Short Sale or Foreclosure?
Short Sale or Foreclosure? Which is best for me?
Nevada had the highest foreclosure rate in the nation in the second quarter of the year, according to data released recently. According to a recent S&P/Case-Shiller report, 81% of Las Vegas Homeowners homes are worth less than their mortgage balances - based on the latest figures. They see that number moving to 90% soon.
Las Vegas ranks No. 1 among Metro areas with the highest foreclosure rates, followed by other Metro areas in California., Florida and Arizona. Reports indicate that 1 in every 3 homeowners in Las Vegas are in some stage of foreclosure. Plus there is the potential tsunami of more bank owned properties hitting the market with reports of Banks having a “shadow inventory” of foreclosures yet to hit the Market.
There are 250+ Notice of Defaults being filed in Clark County daily. These are potential foreclosures. A notice of default is filed by the Lender typically when the homeowner falls 90+ plus behind in their mortgage payments.

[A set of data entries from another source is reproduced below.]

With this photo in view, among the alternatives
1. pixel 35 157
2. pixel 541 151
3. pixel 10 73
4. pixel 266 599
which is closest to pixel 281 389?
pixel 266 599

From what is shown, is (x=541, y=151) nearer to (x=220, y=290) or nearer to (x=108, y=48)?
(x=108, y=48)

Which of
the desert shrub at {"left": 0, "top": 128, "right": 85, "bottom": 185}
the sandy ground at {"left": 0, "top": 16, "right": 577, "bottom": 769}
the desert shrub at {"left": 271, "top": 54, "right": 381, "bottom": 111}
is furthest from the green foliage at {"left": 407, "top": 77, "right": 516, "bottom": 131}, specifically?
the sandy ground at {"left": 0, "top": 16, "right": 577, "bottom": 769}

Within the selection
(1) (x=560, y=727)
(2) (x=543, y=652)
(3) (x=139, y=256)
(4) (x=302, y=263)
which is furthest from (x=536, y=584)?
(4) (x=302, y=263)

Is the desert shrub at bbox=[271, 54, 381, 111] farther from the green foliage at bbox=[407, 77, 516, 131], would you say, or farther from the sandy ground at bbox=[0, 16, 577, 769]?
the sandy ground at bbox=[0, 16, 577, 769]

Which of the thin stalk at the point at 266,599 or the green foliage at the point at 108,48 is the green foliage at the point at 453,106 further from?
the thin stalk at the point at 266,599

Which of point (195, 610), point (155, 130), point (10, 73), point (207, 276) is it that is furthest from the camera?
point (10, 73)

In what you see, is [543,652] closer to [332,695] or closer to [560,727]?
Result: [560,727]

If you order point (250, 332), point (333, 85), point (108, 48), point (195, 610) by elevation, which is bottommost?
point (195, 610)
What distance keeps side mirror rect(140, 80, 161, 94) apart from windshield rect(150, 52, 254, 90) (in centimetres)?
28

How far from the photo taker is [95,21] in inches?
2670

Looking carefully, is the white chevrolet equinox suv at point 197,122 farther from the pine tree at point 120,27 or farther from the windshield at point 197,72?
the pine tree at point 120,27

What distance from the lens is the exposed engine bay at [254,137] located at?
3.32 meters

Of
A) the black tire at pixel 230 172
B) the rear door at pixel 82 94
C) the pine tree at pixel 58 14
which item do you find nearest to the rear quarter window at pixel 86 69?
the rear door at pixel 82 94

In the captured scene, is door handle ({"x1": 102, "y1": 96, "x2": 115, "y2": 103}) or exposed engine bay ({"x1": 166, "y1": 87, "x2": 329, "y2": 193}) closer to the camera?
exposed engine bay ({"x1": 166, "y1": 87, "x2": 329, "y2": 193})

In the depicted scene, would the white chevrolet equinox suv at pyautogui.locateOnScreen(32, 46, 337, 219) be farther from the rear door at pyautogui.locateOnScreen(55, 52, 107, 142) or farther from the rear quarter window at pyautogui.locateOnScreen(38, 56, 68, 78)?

Losing your home to foreclosure due to an inability to keep up with your monthly mortgage payments is one of life’s most unpleasant experiences. It is also an event that keeps on affecting you long after your home is history by devastating your credit score.
What is a Short Sale?
The name is deceiving. A Short Sale is when a lending institution accepts a discounted payoff amount on an existing mortgage and agrees to help the homeowner with closing costs to prevent a home from going into foreclosure. Often times a homeowner owes more than can be collected through the sale of the home. In this case, a short sale allows them to sell the property to avoid
foreclosure for themselves and the lender. The lender typically gives consideration to a short sale when the homeowner experiences hardships like:
· Unemployment
· Divorce
· Medical challenges
· Death of a spouse
· Property depreciation due to no fault of the homeowner
Short sales are uniquely beneficial to all parties involved: homeowners, lenders, real estate agents and investors alike. By accepting a short sale, the lender decreases their potential for loss and reduces the time to receive payment by a number of months. A short sale also minimizes the costs associated with foreclosures by the lender. Homeowners avoid permanent damage to their financial record while buyers benefit from a good deal on their newly-purchased property. Real estate agents are compensated for their work to get the property sold and investors, when involved, can receive an increased payback on their investment by making improvements to the home and later selling it at a price that matches its increased value.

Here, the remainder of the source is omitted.